Shimingyi / MotioNet

A deep neural network that directly reconstructs the motion of a 3D human skeleton from monocular video [ToG 2020]
https://rubbly.cn/publications/motioNet/
BSD 2-Clause "Simplified" License
554 stars 82 forks source link

fair comparison of bone length estimation as show in fig. 9 #17

Closed longbowzhang closed 3 years ago

longbowzhang commented 3 years ago

Hi @Shimingyi ,

I have a question about the comparison of bone length estimation as show in Fig. 9. I suppose you use the GT scale to rescale the estimated bone lengths. However, if I understand correctly, methods such as Pavllo[CVPR19] does not employ any GT information to calculate the bone lengths. Therefore, I am wondering whether this comparison is fair or not? Additionally, what is the unit of the y-axis in Fig. 9?

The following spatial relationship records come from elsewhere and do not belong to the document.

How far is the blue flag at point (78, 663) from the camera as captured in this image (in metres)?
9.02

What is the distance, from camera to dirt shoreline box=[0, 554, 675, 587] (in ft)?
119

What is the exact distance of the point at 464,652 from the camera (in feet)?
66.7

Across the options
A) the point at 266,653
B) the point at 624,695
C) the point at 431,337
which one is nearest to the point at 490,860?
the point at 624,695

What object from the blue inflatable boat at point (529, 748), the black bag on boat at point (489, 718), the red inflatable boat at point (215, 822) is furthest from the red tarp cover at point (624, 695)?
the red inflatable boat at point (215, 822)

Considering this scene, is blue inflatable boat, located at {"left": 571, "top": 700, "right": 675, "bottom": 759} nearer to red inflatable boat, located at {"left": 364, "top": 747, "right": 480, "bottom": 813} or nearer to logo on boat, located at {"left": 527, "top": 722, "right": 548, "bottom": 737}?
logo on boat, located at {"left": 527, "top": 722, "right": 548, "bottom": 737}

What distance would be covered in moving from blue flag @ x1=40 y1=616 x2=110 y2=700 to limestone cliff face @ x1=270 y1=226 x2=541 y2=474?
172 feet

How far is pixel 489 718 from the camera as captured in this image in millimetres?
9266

Thanks a lot in advance. Best.

Shimingyi commented 3 years ago

Hi @longbowzhang ,

Thanks for your question. Because we assume it's no possible to estimate the absolute value of bone length in a 2d to 3d task, so in our methods, we just predict the skeleton proportion.

In the comparison of bone length reconstruction, we always applied same operation for each methods and ground truth. After we have a length_set, we will normalize it by bone_lengths /= bone_lengths[:, [1]] which means convert the lengths to relative number compared to leg length. And then compare these normalized length(proportion). In this step, we don't use any ground truth to rescale something.

Best, Mingyi

wbhu commented 3 years ago

Hi @Shimingyi,

Another question regarding the relative bone length issue. I strongly agree that it's not possible to estimate the absolute value of bones length in a 2d to 3d task. But as you only predict the relative bones length in network E_S, then how could you get the absolute joint position (xyz) via the estimated joints rotation and predicted relative bones length? How to compute the results of the last rows in Tab.1.

Best, Wenbo

Shimingyi commented 3 years ago

@wbhu We will use another factor called alpha which is the average of bone length to represent the 'scaling'.

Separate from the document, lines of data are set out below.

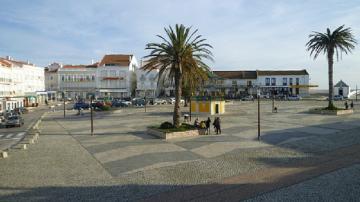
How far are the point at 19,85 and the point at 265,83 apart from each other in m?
74.4

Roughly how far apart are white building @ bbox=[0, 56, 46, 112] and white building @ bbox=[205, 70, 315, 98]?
→ 5378 centimetres

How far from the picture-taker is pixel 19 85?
73688mm

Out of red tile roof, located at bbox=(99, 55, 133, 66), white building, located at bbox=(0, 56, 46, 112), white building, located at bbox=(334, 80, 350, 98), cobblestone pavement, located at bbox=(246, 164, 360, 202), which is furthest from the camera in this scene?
red tile roof, located at bbox=(99, 55, 133, 66)

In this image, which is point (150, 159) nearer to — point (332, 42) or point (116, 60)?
point (332, 42)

In evaluation time, firstly we will scale the pose_3d_gt and calculate the error in scaled wise, then recover the error to actual wise by the scaling factor for making it comparable with other methods.

error = alpha*(gt_3d/alpha - pre_3d)
# which is equal to
error = gt_3d - alpha*pre_3d

Related code: Link

Best, Mingyi

wbhu commented 3 years ago

@Shimingyi Thanks for your quick response. The alpha is the scale factor to rescale the average GT bone length to be 1, right?

Shimingyi commented 3 years ago

Yes, we got it here.

wbhu commented 3 years ago

Got it, I have no more questions. You may help to close the issue now. Thanks very much.

Shimingyi commented 3 years ago

That's ok : ) @longbowzhang but do you have any suggestions on this evaluation? Because we use gt_scaling here, I am wondering if you will be confused here. Another absolutely fair idea, we can scale all the results to a same scaling sapce and then compare them, but it requires more works because we need to run all other methods again.

longbowzhang commented 3 years ago

Hi @Shimingyi thanks a lot for clarifying. If I understand correctly, when you evaluate in terms of MPJPE and P-MPJPE (Tabel 1&2), you use the so-called alpha scaling factor which is extracted from the GT test dataset.

Shimingyi commented 3 years ago

@longbowzhang Yes, becuase we can only get the error in a scaled space, so we need a factor to recover it to orignal sapce to make it comparable with other methods.